Rogoff is right to criticize President Macri’s decision to cut the fiscal deficit gradually, rather than attacking the issue more forcefully early on. That strategy ultimately required Macri to seek help from the IMF. But he is wrong to characterize the Macri tax cuts and liberalization efforts as “Big Bang reforms.” The tax cut was marginal at best. And, while capital controls were lifted under Macri, more comprehensive measures of economic freedom show no significant improvements.
Getting the story straight is important. If Macri is a great economic reformer, as Rogoff suggests, it calls into question the standard view that countries facing a sovereign debt crisis should engage in structural reforms (cutting marginal tax rates, liberalizing labor and financial markets, etc.). “Argentina tried structural reforms,” some will say, “and those reforms did not work.”
Moreover, since structural reforms cause political instability, the argument goes, they might make matters even worse.
If, instead, the Macri reforms are seen as they were — a slow, inadequate response to a huge, pressing problem — then one need not call on the IMF to provide even more aid to those countries struggling to service their sovereign debt. Indeed, aid from the IMF and other organizations might even make matters worse by shielding policy makers from the consequences of their policies.
Rogoff’s case for more aid would be stronger if Argentina’s problems were temporary. An unexpected emergency can be handled with emergency funding. But the problem in Argentina is not temporary. It is structural. Argentina must deal with its chronic budget deficits. Additional funds enable the profligate spending and inadequate taxation to continue. It doesn’t solve the problem. It perpetuates it, requiring even-more-painful structural reforms in the future.

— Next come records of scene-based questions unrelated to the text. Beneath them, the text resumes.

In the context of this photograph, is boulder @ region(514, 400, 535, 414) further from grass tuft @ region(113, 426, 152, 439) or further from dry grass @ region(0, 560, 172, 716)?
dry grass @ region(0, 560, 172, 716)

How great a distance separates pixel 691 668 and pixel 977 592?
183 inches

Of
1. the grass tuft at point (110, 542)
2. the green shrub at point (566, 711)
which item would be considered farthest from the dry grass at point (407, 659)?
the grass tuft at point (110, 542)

The IMF may be reluctant to dictate domestic policy. Yet, as Rogoff explains, the IMF does not give out (free) grants, but loans. And, as such, its loans can be issued conditionally on required structural-reform requirements. It might require specific fiscal or market liberalization reforms.

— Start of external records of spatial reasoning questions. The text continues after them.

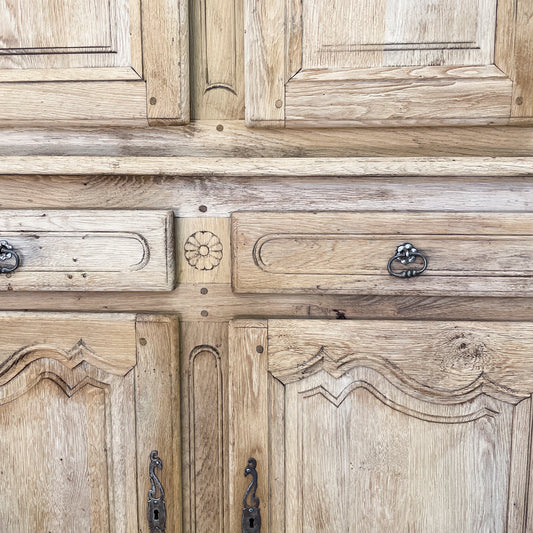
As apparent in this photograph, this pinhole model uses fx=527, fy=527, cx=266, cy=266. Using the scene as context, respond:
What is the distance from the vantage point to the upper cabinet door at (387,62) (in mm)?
604

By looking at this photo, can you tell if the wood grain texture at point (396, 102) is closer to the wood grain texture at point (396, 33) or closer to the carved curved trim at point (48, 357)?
the wood grain texture at point (396, 33)

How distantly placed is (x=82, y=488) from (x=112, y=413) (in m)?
0.11

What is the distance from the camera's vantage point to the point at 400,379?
64cm

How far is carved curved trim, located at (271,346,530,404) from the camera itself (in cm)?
64

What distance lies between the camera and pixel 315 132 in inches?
25.0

Or, it might require an increase by so many points on a given index (e.g., Economic Freedom of the World, Doing Business report, labor-rigidity index, Global Competitiveness Report) and allow domestic policy makers to decide how best to achieve those results. In either case, however, it would be recognizing that the reforms — and not the short-term funding — are what is ultimately required. And governments failing to make those reforms would bear the costs.